→ What you should do: Copy exactly the lines of the material below, starting with the first and including the line that holds "genus: Psophia".

→ Provided entries:
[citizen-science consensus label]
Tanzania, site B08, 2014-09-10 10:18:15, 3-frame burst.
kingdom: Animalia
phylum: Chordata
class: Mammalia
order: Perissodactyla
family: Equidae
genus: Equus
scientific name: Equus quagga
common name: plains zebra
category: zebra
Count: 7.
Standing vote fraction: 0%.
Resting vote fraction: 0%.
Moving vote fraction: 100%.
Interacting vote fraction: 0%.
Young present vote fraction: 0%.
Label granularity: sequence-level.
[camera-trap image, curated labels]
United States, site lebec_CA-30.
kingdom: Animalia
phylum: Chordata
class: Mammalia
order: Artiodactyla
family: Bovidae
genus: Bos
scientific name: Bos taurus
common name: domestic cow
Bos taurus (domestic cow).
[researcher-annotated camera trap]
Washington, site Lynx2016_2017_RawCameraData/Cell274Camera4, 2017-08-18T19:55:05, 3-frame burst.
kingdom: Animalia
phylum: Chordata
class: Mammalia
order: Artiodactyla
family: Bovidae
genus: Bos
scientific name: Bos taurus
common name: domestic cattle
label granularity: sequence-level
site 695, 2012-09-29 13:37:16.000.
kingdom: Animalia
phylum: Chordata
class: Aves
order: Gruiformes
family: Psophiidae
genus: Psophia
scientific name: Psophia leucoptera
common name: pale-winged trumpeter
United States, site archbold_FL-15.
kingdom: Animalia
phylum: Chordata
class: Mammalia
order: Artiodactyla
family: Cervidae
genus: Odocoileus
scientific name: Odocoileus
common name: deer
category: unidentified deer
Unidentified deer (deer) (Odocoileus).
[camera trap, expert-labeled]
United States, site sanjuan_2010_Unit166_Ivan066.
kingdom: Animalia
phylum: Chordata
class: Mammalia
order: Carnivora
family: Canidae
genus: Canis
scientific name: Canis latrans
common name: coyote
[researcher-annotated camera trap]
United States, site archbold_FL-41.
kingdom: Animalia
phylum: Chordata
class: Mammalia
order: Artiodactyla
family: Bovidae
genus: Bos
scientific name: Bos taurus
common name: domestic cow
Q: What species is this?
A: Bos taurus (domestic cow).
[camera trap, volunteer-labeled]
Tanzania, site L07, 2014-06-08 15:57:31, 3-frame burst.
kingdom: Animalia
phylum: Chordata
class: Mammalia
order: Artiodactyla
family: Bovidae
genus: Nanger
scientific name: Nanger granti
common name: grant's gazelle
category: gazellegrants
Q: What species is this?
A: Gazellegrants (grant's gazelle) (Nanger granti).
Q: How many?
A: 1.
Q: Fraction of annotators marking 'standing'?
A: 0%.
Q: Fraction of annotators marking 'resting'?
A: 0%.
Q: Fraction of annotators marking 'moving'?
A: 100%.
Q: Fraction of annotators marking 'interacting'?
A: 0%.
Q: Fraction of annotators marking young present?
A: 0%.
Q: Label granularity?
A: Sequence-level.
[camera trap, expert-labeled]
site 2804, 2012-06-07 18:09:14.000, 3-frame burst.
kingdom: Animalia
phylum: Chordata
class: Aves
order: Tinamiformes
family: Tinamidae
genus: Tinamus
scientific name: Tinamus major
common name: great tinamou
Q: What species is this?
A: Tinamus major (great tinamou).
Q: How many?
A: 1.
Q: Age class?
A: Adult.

→ Exercise response:
[citizen-science consensus label]
Tanzania, site B08, 2014-09-10 10:18:15, 3-frame burst.
kingdom: Animalia
phylum: Chordata
class: Mammalia
order: Perissodactyla
family: Equidae
genus: Equus
scientific name: Equus quagga
common name: plains zebra
category: zebra
Count: 7.
Standing vote fraction: 0%.
Resting vote fraction: 0%.
Moving vote fraction: 100%.
Interacting vote fraction: 0%.
Young present vote fraction: 0%.
Label granularity: sequence-level.
[camera-trap image, curated labels]
United States, site lebec_CA-30.
kingdom: Animalia
phylum: Chordata
class: Mammalia
order: Artiodactyla
family: Bovidae
genus: Bos
scientific name: Bos taurus
common name: domestic cow
Bos taurus (domestic cow).
[researcher-annotated camera trap]
Washington, site Lynx2016_2017_RawCameraData/Cell274Camera4, 2017-08-18T19:55:05, 3-frame burst.
kingdom: Animalia
phylum: Chordata
class: Mammalia
order: Artiodactyla
family: Bovidae
genus: Bos
scientific name: Bos taurus
common name: domestic cattle
label granularity: sequence-level
site 695, 2012-09-29 13:37:16.000.
kingdom: Animalia
phylum: Chordata
class: Aves
order: Gruiformes
family: Psophiidae
genus: Psophia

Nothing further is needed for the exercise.